La personne qui a reçu les deux avocats à Beauvau le 26 octobre est justement assise en face d’eux à l’audience : c’est Pascale Léglise, la représentante du ministère de l’Intérieur.

Ce jour-là, « j’ai dit qu’il fallait au moins que l’association change de président », mais « on m’a dit que c’était impensable », raconte-t-elle. « J’ai transmis au ministre, qui m’a dit : ‘Dans ces conditions, on maintient’ « .

Cette version des faits fait sursauter Me Bourdon. En colère, il interpelle le président, tonnant contre les « inexactitudes » proférées selon lui par le ministère. « Ce n’est pas possible. Cette méthodologie de discussions est inacceptable ».

Sont ensuite étudiées les accusations détaillées dans le décret de dissolution contre BarakaCity, dont les messages publiés sur les comptes personnels de M. Sihamedi contre Charlie Hebdo (notamment « Qu’Allah maudisse Charlie et enflamme leurs tombes à la chaleur du soleil !! »). Le ministère ne fait aucune distinction : si M. Sihamedi a « une aura et une audience, c’est parce qu’il est président de BarakaCity ».

Beauvau lui reproche également d’avoir laissé publier sur la page Facebook de l’association des messages « contre les Juifs, l’Occident, Charlie Hebdo… ». Des « propos insidieux », voire des appels « à la violence et à la haine » qui peuvent être « la petite goutte d’huile qui peut allumer la poudrière », fustige Mme Léglise. Et ça, dit-elle « ça justifie qu’on les stoppe ».
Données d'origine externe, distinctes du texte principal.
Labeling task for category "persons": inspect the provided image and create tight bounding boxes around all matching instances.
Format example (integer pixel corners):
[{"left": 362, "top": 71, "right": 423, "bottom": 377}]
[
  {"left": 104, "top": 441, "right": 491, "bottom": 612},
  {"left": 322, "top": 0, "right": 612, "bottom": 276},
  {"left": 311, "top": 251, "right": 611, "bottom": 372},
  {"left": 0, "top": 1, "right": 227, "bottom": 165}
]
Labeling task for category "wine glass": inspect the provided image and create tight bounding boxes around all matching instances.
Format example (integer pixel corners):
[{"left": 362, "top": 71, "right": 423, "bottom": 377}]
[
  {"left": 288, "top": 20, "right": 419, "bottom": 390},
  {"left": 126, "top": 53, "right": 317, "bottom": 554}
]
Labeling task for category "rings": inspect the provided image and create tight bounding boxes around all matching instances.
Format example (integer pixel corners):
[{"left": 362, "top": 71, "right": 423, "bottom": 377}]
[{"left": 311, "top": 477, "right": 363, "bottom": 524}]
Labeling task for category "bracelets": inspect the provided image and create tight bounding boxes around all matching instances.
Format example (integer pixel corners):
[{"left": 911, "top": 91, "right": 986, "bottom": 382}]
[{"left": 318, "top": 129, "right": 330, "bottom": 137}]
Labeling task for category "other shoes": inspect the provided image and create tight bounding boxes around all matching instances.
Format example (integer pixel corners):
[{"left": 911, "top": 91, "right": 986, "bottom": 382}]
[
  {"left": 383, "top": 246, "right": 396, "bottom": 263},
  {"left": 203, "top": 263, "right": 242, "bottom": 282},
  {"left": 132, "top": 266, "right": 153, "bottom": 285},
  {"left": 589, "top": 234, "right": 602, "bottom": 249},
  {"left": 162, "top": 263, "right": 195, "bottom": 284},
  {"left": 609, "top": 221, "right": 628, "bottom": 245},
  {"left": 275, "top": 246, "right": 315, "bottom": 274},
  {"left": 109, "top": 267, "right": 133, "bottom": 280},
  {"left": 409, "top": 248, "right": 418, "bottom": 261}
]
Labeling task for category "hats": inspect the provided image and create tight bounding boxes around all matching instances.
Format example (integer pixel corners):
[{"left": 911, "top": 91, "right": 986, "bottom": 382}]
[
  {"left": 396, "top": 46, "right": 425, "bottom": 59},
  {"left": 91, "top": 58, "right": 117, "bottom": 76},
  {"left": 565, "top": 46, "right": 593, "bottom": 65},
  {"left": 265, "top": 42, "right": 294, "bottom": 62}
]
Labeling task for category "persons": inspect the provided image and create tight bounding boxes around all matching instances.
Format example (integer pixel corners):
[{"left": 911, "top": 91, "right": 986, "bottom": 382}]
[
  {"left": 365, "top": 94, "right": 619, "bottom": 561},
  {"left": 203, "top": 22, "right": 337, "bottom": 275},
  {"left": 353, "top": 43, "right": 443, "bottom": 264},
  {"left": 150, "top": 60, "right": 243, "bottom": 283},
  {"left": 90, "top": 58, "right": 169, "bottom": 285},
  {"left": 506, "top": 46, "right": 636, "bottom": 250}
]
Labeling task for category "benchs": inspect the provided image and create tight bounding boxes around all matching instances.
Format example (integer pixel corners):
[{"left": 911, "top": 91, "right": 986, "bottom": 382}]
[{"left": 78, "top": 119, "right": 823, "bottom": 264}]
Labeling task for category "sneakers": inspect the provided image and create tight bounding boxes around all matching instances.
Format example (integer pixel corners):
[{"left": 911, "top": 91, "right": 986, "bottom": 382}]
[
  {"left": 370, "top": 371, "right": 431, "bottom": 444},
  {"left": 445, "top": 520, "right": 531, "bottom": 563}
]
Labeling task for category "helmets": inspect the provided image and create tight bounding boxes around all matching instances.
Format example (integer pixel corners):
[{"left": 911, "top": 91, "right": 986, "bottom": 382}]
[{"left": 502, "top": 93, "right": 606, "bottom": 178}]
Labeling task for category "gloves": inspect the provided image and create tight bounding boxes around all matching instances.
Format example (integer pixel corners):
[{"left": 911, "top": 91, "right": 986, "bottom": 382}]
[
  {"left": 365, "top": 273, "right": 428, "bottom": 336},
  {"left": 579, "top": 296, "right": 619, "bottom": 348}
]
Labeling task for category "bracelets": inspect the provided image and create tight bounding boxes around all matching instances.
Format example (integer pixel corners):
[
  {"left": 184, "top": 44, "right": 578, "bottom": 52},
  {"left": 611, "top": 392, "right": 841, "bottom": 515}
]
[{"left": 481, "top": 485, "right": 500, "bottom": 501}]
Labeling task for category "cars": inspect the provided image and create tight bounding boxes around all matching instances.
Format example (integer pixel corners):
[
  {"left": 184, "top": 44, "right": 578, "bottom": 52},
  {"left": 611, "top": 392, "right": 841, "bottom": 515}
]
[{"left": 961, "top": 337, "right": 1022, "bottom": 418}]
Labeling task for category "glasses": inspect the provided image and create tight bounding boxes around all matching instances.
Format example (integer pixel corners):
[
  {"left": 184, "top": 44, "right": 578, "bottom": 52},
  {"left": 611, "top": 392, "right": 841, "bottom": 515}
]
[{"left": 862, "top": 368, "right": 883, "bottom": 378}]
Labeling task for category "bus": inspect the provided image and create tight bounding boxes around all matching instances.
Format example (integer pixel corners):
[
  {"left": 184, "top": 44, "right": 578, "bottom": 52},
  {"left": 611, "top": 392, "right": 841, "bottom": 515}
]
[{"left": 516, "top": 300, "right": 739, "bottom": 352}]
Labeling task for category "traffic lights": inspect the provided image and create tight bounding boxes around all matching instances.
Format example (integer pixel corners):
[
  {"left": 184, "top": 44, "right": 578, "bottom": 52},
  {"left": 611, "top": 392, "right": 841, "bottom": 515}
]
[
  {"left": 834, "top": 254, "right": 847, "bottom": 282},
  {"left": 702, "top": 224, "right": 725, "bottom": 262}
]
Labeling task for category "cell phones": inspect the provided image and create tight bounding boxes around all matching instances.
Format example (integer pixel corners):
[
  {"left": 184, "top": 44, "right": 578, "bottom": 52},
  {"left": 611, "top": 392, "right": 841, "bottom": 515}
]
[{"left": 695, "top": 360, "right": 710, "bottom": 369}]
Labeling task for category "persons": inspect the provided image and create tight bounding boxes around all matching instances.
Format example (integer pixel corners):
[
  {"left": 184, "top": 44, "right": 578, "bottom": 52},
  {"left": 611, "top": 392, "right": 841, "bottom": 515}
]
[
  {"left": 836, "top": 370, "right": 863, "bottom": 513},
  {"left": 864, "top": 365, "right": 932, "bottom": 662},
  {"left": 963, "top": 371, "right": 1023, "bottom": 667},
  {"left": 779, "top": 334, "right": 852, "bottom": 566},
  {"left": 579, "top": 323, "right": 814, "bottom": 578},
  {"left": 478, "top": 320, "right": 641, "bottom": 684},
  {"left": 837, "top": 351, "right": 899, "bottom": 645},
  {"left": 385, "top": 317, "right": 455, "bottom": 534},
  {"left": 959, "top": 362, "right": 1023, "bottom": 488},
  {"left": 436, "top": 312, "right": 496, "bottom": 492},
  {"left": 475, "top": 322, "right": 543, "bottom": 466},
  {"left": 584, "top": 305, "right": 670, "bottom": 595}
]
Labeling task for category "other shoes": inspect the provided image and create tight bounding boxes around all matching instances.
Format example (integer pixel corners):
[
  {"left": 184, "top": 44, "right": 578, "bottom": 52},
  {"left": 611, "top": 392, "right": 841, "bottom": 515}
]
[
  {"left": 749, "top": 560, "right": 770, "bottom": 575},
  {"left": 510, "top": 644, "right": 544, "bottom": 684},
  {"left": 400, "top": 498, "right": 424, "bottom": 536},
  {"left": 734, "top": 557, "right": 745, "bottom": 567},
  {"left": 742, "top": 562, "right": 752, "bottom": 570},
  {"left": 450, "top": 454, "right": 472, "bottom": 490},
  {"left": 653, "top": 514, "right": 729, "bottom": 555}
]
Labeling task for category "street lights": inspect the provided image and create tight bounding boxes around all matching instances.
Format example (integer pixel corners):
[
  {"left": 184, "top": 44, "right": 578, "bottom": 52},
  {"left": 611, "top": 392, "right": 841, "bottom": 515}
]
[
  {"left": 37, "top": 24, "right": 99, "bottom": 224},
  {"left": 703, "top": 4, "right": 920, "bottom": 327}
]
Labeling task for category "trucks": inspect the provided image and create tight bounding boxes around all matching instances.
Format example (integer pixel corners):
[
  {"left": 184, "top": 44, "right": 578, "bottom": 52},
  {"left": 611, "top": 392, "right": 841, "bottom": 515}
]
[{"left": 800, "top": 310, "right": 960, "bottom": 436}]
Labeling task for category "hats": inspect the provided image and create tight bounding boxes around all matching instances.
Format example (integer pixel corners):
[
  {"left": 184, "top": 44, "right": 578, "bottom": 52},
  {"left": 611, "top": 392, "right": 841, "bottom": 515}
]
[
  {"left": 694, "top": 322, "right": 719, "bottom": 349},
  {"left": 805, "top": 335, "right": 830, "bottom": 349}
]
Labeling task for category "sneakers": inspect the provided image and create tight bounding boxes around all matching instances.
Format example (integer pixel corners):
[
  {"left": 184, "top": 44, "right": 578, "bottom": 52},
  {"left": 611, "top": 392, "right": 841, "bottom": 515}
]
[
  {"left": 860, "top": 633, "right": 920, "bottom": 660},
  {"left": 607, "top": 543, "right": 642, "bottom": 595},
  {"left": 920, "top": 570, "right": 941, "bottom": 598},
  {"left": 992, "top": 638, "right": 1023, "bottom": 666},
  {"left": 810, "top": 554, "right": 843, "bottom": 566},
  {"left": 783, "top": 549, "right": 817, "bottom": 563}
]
En face, Me Bourdon martèle à grande vitesse que « le ministère n’a aucune preuve de ces accusations » qui veulent faire de BarakaCity, jamais condamnée jusque-là, « un cheval de Troie des idées terroristes ou contraires à la République ». Et prévient que toute dissolution sur ces motifs constituerait un « dangereux glissement ».

Présent aux côtés de ses avocats, Idriss Sihamedi répond point par point aux accusations, niant toute radicalité et concédant notamment des « tweets maladroits » sur Charlie Hebdo.

« Il y a un décalage très important entre la réalité de BarakaCity et la vision machiavélique, obscure et radicale qu’en donne le ministère », dit celui qui est par ailleurs poursuivi pour harcèlement en ligne envers une ex-journaliste… de Charlie Hebdo.

Le conseil d’Etat rendra sa décision mercredi.